***** Excerpt to read *****

If you click on a team you will see its games schedule, and if you do this for any team in the last group, you will see that they are playing the Sockers, as it was stated in this thread a while back.


----------



## RedDevilDad (Nov 24, 2021)

Inaugural MLS NEXT Fest to bring over 300 top youth teams together next month | MLSSoccer.com
					

MLS NEXT is holding the inaugural MLS NEXT Fest at Silver Lakes Sports Complex in Norco, Calif., Friday, Dec. 3 through Tuesday, Dec. 7. The five-day event will feature over 300 of the top youth teams across the United States and Canada.




					www.mlssoccer.com


----------



## Beach1 (Nov 28, 2021)

Does anyone know where the playoffs will be played in June?  I’m hearing California and some say Texas.


----------



## ChrisD (Nov 28, 2021)

My son is wanting to go watch (he’s u14) so since I’m there let me know who want to have some games filmed 
I’ll do a discount at 130 a game . Lmk
Chris 
9492742703
I can’t wait to watch a few of these teams myself!!


----------



## RedDevilDad (Nov 28, 2021)

Beach1 said:


> Does anyone know where the playoffs will be played in June?  I’m hearing California and some say Texas.


I've only heard Oceanside.  June 25-26 for the pre-rounds.  Jul 2-3 for semis and final.


----------



## RedDevilDad (Nov 30, 2021)

Did anyone get the powerpoint slides from the MLS Next Webinar?


----------



## 3253 (Nov 30, 2021)

RedDevilDad said:


> Did anyone get the powerpoint slides from the MLS Next Webinar?


----------



## Toe poke (Dec 1, 2021)

HERE IS TO A GREAT WEEKEND OF FUTBAL THIS WEEKEND BOYS!!! WISHING EVERYONE A GREAT WEEKEND- AND BE SAFE WITH TRAVELING AND PLAY ON THE FIELD.                                                                                                                                                                                                                  LOOKING FORWARD TO HEARING THE BREAKDOWNS AND EXCITING MATCHUP--    LETS GO BOY!!!!


----------



## RedDevilDad (Dec 1, 2021)

Toe poke said:


> HERE IS TO A GREAT WEEKEND OF FUTBAL THIS WEEKEND BOYS!!! WISHING EVERYONE A GREAT WEEKEND- AND BE SAFE WITH TRAVELING AND PLAY ON THE FIELD.                                                                                                                                                                                                                  LOOKING FORWARD TO HEARING THE BREAKDOWNS AND EXCITING MATCHUP--    LETS GO BOY!!!!


Why are you yelling? 
haha. Good luck all. Anyway any of us can help any of you class of 22 kids make connections with coaches, post in here and we’ll help!


----------



## soccersc (Dec 6, 2021)

Does anyone know where you can find the rosters of who played in the Best of the Best? Thanks


----------



## BIGD (Dec 6, 2021)

soccersc said:


> Does anyone know where you can find the rosters of who played in the Best of the Best? Thanks


Here is U17/19


----------



## BIGD (Dec 6, 2021)

soccersc said:


> Does anyone know where you can find the rosters of who played in the Best of the Best? Thanks


U15/16


----------



## 3253 (Dec 7, 2021)

U15 GA Cup Qualifiers Seeded.  (Not official, just created the criteria then ranked out of curiosity).

*****

= To do =
Which usernames post in the forum thread? Give each one only once. You won't need the records that come next.

***** Given records *****

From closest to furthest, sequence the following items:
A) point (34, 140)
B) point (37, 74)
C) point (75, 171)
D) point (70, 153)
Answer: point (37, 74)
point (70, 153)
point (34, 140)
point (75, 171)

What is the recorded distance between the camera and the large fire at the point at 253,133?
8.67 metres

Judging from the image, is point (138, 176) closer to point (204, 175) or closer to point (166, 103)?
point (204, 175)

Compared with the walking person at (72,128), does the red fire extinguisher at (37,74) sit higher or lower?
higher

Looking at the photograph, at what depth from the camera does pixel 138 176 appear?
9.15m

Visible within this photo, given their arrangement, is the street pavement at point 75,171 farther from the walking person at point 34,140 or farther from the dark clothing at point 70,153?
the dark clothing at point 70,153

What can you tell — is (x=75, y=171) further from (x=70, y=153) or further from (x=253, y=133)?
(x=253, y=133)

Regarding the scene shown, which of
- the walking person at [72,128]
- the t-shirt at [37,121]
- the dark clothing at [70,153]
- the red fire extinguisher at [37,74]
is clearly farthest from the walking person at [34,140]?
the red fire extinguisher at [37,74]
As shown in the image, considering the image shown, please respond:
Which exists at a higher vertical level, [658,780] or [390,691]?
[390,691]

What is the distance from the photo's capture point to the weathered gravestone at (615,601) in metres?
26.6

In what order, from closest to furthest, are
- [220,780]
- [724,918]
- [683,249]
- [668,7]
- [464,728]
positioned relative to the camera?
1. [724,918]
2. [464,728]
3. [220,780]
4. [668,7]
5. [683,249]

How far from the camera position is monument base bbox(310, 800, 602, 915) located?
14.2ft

*****

= Problem solution =
RedDevilDad, Beach1, ChrisD, 3253, Toe poke, soccersc, BIGD